Frente a la controversia, desde la Municipalidad de Fiambalá y el Concejo Deliberante ha trascendido que se trabaja en medidas que busquen equilibrar la situación, articulando la libertad de trabajo con la realidad del comercio local sin vulnerar la Constitución Nacional Argentina. La Carta Magna es clara al garantizar en su artículo 14 el derecho a trabajar, ejercer industria lícita y comerciar, extendiendo estos mismos derechos a los extranjeros mediante el artículo 20. Asimismo, el artículo 14 bis protege el trabajo en todas sus formas, mientras que los artículos 9, 10, 11 y 12 aseguran la libre circulación de bienes y prohíben taxativamente la creación de aduanas interiores.
Estos principios fundamentales son la base de la libertad económica y no pueden ser ignorados por intereses sectoriales. El apoyo a los emprendedores se refleja también con claridad en las redes sociales, donde comentarios como "más competencia, mejores precios", "dejen trabajar" y "el consumidor tiene derecho a elegir" marcan una tendencia de apoyo a la venta ambulante como una alternativa necesaria.
La comunidad defiende el derecho a buscarse el sustento ante la falta de empleo y señala que, en muchos casos, los precios en los comercios tradicionales resultan abusivos para el bolsillo del trabajador.
La feria de la plaza Beato Mamerto Esquiú no debe ser vista como un problema de desorden, sino como una consecuencia directa de una realidad económica difícil y, al mismo tiempo, como una muestra de resiliencia social. El camino más razonable para las autoridades parece ser el de regular sin excluir, ordenar sin prohibir y dialogar sin discriminar, priorizando siempre el trabajo local y evitando enfrentamientos estériles que solo dañan el tejido social.

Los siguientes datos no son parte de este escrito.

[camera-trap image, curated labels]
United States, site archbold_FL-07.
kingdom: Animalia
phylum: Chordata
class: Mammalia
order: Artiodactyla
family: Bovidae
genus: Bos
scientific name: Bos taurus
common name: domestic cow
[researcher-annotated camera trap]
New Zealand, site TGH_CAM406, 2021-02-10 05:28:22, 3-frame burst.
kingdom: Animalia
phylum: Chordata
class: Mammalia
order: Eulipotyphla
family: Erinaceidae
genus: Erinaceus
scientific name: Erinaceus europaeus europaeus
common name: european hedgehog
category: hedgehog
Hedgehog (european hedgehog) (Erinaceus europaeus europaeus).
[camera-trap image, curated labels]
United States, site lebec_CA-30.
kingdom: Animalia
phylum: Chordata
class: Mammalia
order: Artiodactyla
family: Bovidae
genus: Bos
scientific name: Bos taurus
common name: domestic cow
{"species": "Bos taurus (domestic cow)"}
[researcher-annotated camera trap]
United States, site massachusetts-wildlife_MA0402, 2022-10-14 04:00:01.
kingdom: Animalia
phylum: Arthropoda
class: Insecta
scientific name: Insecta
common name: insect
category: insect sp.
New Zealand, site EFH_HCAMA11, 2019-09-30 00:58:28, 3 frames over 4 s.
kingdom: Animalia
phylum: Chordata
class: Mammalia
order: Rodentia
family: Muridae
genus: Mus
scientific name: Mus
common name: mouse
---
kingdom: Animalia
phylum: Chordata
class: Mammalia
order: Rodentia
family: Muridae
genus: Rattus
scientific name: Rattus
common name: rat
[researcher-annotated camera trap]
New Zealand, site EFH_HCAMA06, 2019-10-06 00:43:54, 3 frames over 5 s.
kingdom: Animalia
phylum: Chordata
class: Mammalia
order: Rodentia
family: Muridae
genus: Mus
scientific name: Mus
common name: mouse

Defender a los jóvenes emprendedores de Fiambalá no es una postura ideológica, sino una postura humana que entiende que nadie empieza grande y que todo comercio actual fue pequeño en sus inicios. En la plaza, cada puesto representa mucho más que una simple venta; es un acto de dignidad, esfuerzo y esperanza que no puede ser negado por miradas egoístas. El derecho a trabajar, a vender y a soñar con un futuro mejor constituye la esencia de una sociedad que busca progresar unida.